_Exercise_
In the film synopsis, what is the passage from "Virgo (Arabic: برج" up to and including "relying on astrology." with "Fahmy" switched to "Fahmi"?

_Source excerpt_
Virgo (Arabic: برج العذراء, translit. Borj Al-Athraa, aliases: The Planet of the Virgo) is a 1970 Egyptian film directed by Mahmoud Zulfikar. The film stars Salah Zulfikar, Nahed Sherif and Adel Emam.

Synopsis 
Fahmy is an ardent believer in Astrology and horoscopes and manages his life according to them. And a number of events increase his conviction, such as his promotion at work, which the horoscope predicts, the death of his uncle, and then his inheritance from him. An astrologer convinces him that his age is linked to a Virgo girl who has a black birthmark, which he is looking for. He discovers that she is Nana the fiancée of his friend Amin, so he tries to save her life. Nana and Ilham his wife agree on a plan to convince Fahmy of the mistake of relying on astrology.

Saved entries

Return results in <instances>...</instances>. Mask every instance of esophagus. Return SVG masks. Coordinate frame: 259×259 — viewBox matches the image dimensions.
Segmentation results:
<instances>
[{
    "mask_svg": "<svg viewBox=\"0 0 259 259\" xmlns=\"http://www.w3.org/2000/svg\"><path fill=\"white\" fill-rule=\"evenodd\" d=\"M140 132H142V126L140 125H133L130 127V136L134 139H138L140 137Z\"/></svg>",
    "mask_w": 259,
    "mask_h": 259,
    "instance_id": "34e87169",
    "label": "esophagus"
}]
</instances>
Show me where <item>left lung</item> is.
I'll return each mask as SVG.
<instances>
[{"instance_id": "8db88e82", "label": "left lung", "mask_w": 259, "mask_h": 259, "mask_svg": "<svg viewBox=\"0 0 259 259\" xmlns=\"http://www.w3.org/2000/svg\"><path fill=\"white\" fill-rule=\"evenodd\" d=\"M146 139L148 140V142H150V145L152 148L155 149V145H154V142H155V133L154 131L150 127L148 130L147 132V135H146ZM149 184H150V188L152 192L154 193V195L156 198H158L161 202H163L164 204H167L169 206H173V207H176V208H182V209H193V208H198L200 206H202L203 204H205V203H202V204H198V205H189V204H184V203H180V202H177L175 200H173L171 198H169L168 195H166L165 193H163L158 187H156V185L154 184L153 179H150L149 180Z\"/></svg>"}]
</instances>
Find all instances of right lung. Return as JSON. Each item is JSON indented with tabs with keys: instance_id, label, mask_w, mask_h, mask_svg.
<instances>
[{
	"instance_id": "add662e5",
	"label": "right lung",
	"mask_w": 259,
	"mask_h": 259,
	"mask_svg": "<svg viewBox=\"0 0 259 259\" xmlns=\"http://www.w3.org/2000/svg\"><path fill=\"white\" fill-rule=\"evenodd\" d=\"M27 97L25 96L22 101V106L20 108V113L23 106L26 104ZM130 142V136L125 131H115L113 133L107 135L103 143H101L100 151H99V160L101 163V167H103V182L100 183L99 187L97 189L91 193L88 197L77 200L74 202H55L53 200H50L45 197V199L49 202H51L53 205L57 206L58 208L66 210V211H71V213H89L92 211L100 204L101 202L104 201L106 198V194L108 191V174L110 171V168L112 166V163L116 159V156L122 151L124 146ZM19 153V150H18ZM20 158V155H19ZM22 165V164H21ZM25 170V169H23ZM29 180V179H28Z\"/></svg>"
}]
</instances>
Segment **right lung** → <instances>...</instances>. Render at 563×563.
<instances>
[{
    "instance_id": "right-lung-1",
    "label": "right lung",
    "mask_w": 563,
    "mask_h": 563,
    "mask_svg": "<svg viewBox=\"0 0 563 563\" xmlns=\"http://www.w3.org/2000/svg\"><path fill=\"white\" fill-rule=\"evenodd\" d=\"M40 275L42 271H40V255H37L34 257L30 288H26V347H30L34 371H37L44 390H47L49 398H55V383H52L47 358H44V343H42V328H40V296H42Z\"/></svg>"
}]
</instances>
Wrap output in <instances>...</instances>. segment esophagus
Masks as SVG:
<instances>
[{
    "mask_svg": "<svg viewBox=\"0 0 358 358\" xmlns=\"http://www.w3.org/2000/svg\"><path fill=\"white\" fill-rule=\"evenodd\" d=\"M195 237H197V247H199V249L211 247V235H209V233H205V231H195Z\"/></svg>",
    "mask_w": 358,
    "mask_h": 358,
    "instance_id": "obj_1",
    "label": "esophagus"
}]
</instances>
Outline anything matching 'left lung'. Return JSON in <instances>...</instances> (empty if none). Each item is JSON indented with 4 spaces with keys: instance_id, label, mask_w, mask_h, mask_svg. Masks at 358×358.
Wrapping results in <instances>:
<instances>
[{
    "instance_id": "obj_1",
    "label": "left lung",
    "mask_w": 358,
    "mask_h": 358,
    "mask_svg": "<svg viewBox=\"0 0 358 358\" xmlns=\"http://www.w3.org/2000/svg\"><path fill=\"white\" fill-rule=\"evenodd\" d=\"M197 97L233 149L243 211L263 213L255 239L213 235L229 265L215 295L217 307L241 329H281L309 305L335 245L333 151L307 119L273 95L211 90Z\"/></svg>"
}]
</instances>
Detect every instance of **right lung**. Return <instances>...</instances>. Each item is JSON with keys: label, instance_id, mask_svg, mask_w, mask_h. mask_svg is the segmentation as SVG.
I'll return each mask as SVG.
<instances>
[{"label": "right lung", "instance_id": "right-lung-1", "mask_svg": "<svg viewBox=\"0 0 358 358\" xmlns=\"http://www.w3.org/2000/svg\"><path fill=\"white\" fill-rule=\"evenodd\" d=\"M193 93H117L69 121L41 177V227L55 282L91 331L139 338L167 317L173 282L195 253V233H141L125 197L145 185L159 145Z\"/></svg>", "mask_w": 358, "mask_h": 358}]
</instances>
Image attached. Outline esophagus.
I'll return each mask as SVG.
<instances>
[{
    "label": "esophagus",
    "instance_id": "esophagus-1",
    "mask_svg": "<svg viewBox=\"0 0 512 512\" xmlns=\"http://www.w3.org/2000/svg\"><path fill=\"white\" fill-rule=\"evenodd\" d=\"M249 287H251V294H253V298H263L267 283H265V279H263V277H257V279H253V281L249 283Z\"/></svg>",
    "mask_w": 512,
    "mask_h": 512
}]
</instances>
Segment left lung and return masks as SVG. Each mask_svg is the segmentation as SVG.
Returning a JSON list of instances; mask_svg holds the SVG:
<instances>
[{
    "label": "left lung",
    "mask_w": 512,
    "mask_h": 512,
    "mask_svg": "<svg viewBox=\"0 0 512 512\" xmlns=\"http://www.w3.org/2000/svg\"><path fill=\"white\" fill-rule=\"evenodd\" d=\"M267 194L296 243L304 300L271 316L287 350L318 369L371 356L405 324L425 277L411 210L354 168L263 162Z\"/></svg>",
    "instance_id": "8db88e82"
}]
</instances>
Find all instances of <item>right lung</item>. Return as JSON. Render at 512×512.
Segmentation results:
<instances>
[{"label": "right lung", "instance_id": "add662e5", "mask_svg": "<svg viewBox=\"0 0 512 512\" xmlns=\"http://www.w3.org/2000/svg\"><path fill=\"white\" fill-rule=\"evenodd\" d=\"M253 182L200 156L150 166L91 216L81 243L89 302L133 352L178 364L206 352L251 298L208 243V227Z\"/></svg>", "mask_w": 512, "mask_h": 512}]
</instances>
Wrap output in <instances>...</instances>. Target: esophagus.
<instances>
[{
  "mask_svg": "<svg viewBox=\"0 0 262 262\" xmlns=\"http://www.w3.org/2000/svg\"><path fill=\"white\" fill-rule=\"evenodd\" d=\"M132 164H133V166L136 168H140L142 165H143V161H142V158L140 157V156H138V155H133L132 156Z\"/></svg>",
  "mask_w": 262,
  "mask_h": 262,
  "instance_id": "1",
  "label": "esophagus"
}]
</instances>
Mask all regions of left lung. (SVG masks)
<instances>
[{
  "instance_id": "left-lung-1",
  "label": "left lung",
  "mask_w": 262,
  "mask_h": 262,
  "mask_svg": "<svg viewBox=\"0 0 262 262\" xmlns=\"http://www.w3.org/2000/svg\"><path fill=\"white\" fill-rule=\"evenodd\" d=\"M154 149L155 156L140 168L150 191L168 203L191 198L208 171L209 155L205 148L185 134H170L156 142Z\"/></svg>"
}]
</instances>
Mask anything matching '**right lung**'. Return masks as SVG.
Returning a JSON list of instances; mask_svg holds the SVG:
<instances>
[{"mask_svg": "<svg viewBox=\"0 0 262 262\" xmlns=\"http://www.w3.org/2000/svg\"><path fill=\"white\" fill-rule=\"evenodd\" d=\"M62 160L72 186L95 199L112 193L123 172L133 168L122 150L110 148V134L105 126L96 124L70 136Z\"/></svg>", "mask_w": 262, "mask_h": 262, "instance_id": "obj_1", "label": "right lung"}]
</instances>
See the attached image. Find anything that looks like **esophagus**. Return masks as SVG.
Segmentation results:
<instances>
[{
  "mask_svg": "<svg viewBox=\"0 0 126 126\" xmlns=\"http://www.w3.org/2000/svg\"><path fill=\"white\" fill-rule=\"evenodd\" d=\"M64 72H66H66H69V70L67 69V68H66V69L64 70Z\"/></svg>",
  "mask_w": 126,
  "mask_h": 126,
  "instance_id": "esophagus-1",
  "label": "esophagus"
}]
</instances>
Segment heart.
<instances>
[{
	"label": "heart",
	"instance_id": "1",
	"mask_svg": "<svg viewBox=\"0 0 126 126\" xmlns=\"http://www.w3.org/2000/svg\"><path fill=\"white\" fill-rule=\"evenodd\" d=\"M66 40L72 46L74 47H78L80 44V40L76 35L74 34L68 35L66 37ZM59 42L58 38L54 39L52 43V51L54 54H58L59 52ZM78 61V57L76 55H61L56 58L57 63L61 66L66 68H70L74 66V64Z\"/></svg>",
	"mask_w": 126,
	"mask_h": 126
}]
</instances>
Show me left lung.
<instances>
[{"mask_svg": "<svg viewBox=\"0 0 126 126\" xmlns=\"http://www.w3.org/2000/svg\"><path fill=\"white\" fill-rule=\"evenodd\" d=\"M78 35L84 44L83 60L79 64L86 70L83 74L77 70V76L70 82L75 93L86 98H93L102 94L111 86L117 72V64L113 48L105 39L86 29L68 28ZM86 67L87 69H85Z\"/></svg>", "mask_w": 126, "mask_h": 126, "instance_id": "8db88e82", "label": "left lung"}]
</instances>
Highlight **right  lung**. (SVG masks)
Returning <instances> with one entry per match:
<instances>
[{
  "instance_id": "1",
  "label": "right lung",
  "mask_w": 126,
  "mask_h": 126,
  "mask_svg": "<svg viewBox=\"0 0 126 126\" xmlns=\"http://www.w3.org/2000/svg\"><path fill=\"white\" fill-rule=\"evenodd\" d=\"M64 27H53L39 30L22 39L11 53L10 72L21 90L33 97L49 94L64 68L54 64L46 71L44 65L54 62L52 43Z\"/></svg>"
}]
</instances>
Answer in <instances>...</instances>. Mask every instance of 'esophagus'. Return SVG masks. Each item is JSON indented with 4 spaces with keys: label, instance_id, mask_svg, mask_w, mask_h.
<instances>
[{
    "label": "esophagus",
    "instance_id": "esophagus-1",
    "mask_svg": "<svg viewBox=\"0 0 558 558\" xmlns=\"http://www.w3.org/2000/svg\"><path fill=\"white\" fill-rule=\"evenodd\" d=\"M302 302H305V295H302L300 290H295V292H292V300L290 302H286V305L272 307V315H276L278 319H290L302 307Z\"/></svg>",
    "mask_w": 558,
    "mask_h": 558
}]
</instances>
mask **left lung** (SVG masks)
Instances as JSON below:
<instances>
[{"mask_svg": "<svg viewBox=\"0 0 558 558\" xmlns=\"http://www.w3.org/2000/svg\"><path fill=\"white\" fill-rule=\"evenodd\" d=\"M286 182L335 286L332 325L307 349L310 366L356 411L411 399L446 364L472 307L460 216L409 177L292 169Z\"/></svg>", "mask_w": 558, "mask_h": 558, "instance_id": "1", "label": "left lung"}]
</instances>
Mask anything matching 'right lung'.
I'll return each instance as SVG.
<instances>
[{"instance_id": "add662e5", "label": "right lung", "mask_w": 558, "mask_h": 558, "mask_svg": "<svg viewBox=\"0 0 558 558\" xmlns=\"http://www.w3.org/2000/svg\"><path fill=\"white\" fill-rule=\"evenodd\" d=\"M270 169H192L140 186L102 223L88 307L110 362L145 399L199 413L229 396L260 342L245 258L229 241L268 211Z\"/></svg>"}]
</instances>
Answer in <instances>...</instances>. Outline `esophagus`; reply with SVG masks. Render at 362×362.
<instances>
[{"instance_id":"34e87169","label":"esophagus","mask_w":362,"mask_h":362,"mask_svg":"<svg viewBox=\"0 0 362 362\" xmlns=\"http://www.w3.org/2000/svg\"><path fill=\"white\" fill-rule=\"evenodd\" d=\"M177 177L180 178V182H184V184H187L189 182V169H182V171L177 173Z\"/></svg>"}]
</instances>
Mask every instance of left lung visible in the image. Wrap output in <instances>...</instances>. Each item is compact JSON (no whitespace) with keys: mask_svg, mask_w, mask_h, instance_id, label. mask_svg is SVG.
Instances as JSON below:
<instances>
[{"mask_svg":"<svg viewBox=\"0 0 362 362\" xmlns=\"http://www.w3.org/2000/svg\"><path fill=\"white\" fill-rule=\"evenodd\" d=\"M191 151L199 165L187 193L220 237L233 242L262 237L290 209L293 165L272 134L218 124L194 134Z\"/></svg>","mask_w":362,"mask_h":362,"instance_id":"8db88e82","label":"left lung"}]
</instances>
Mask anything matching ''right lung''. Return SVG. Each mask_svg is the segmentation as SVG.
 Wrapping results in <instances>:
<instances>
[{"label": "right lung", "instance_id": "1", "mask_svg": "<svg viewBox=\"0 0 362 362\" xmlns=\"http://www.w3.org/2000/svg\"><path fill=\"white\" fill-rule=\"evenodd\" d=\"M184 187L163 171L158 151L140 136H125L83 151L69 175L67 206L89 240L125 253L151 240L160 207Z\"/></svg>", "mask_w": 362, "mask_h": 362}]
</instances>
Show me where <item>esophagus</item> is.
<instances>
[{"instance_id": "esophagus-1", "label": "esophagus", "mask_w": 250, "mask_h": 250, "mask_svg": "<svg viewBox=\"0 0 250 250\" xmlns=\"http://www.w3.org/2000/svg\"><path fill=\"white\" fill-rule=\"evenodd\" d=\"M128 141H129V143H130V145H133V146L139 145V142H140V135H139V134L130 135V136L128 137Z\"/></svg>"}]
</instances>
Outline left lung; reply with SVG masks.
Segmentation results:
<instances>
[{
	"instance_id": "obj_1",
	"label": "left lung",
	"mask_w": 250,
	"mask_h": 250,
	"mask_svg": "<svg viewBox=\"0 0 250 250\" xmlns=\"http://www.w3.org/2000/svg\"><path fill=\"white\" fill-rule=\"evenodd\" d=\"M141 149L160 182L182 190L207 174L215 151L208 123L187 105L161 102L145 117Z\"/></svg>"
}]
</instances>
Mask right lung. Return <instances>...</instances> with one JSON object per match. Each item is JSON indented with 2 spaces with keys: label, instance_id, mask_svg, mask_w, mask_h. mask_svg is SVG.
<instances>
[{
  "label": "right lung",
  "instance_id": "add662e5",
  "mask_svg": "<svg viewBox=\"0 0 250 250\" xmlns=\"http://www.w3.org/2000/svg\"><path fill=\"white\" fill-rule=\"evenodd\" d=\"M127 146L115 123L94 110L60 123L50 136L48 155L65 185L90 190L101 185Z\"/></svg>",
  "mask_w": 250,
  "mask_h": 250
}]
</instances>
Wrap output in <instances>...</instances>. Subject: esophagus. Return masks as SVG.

_The answer_
Virgo (Arabic: برج العذراء, translit. Borj Al-Athraa, aliases: The Planet of the Virgo) is a 1970 Egyptian film directed by Mahmoud Zulfikar. The film stars Salah Zulfikar, Nahed Sherif and Adel Emam.

Synopsis 
Fahmi is an ardent believer in Astrology and horoscopes and manages his life according to them. And a number of events increase his conviction, such as his promotion at work, which the horoscope predicts, the death of his uncle, and then his inheritance from him. An astrologer convinces him that his age is linked to a Virgo girl who has a black birthmark, which he is looking for. He discovers that she is Nana the fiancée of his friend Amin, so he tries to save her life. Nana and Ilham his wife agree on a plan to convince Fahmi of the mistake of relying on astrology.